I really need somebody to help me figure out what the question want and I really need someone to give me the explaination to the question that I asked.Thanks for anybody that spend sometime on this question.

3. Dec 19, 2004

### Staff: Mentor

"When the coil is in equilibrium" means that the net force (and torque) on the coil is zero. (What are the forces acting on the coil?) The arrow on the coil shows the direction of the current.

4. Dec 19, 2004

### Sanosuke Sagara

Thanks for mentor help.I really appreaciate it.

5. Dec 20, 2004

### Sanosuke Sagara

I want to ask whether the angle tetha is made between 'the magnetic field B and the plane coil' or between 'the magnetic field B and the normal of the plane' ?The reason I ask this phrase 'the magnetic field B and the normal of the plane' is because the dotted line in the diagram made me confuse whether the dotted line means the normal of the plane or there is another meaning on the dotted line.

The attachment that followed is still the same but I forgot to put on a word 'B' on the arrow that are perpendicular to the axis XY.

I hope that somebody will help me figure out my doubt and give explaination to my question.Thanks for anybody that spend some time on this question.

Data under study
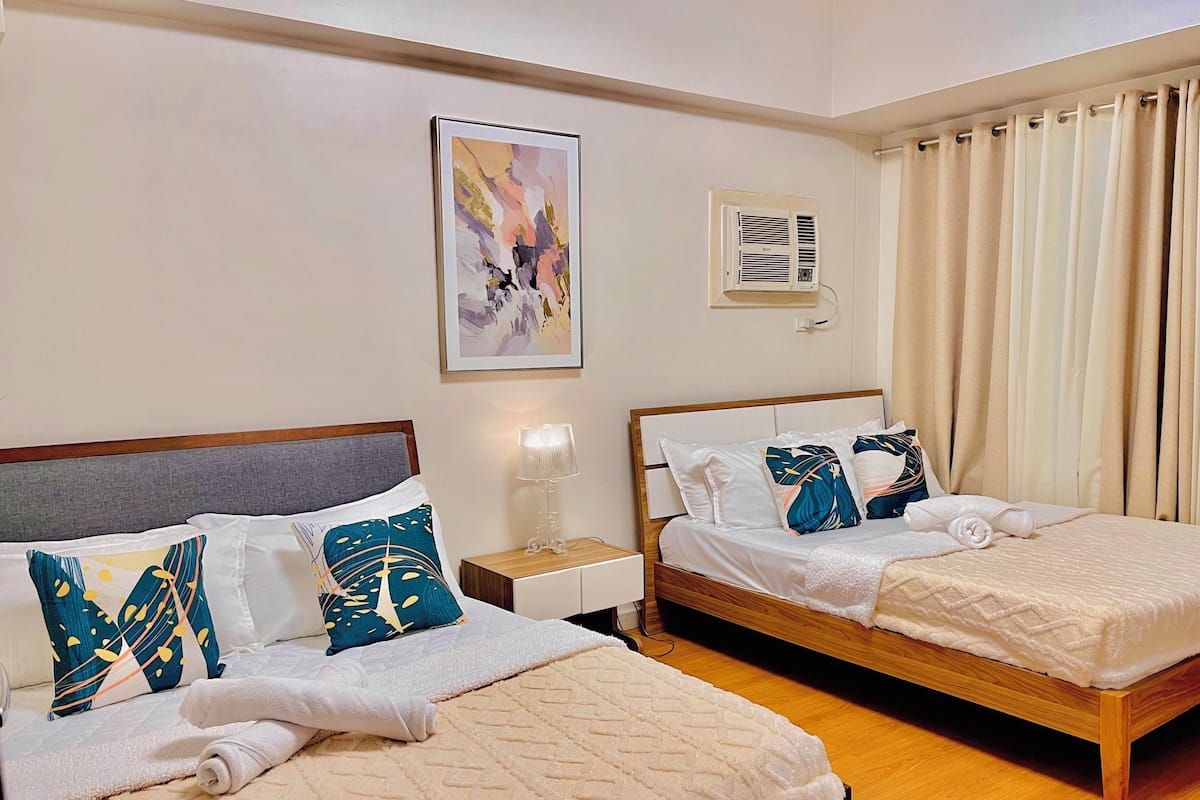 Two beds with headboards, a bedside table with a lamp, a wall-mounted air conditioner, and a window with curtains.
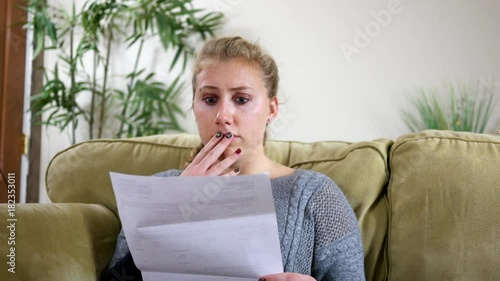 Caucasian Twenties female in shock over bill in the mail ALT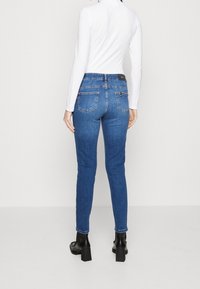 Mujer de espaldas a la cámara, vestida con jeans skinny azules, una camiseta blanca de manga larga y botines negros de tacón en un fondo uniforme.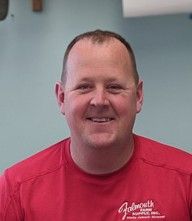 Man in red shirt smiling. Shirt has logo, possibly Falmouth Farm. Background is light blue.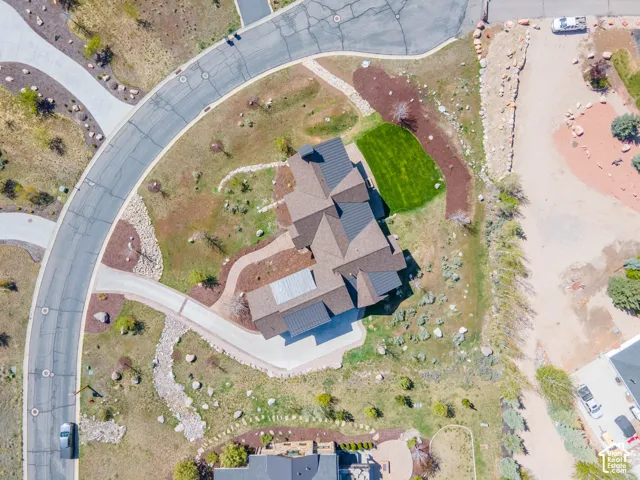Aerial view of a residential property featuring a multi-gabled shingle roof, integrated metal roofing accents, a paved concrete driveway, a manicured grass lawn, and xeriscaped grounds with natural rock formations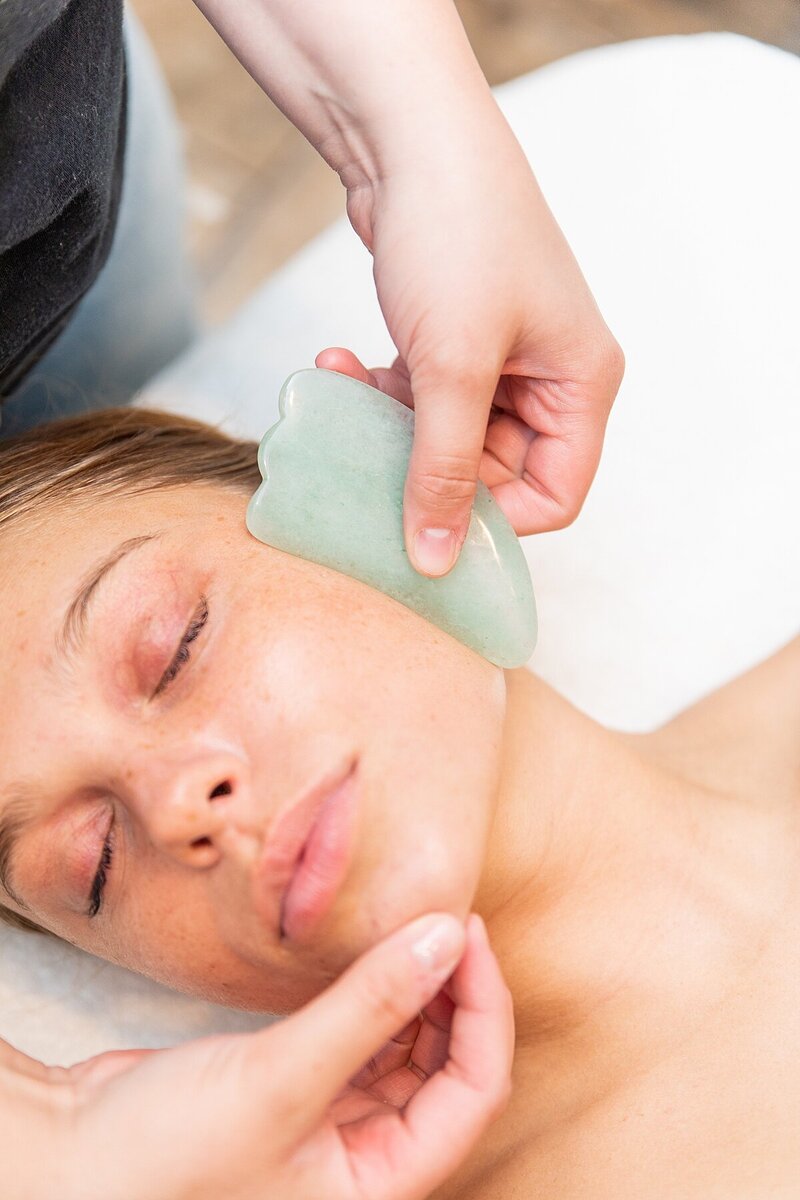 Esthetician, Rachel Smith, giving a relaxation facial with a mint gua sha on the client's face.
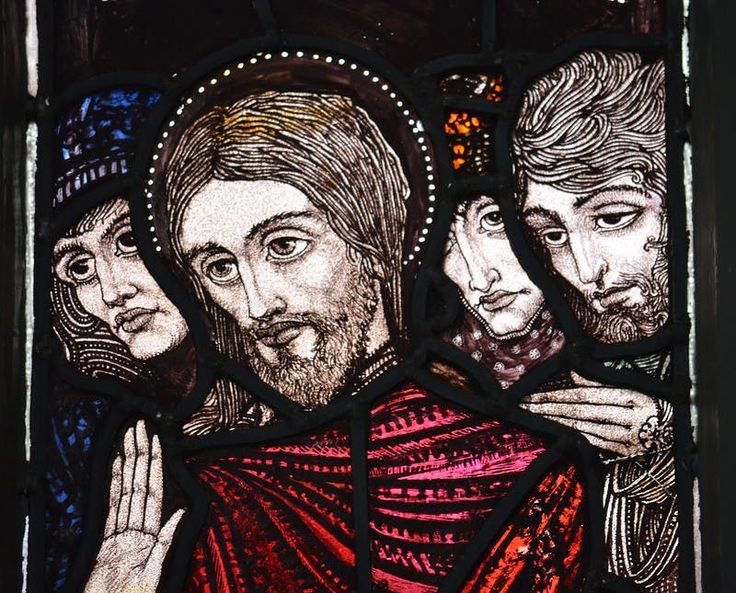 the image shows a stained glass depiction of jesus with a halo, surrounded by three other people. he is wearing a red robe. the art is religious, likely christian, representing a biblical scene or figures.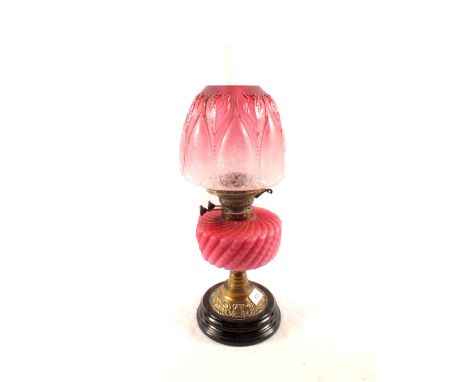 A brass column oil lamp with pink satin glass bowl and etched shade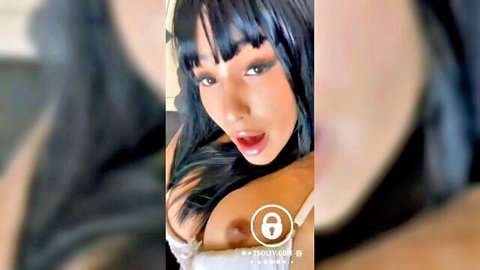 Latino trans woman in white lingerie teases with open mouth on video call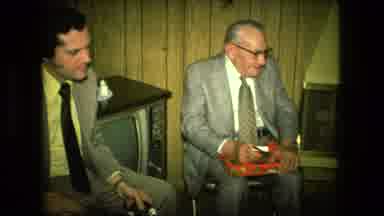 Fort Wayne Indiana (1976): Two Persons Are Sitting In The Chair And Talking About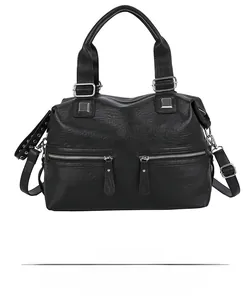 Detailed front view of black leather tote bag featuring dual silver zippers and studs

What you have to do
Duplicate the part of the forum thread on the coil starting with "The attachment that" and going on through "some time on this question.". The data has no connection to the forum thread on the coil.

Solution for this problem
The attachment that followed is still the same but I forgot to put on a word 'B' on the arrow that are perpendicular to the axis XY.

I hope that somebody will help me figure out my doubt and give explaination to my question.Thanks for anybody that spend some time on this question.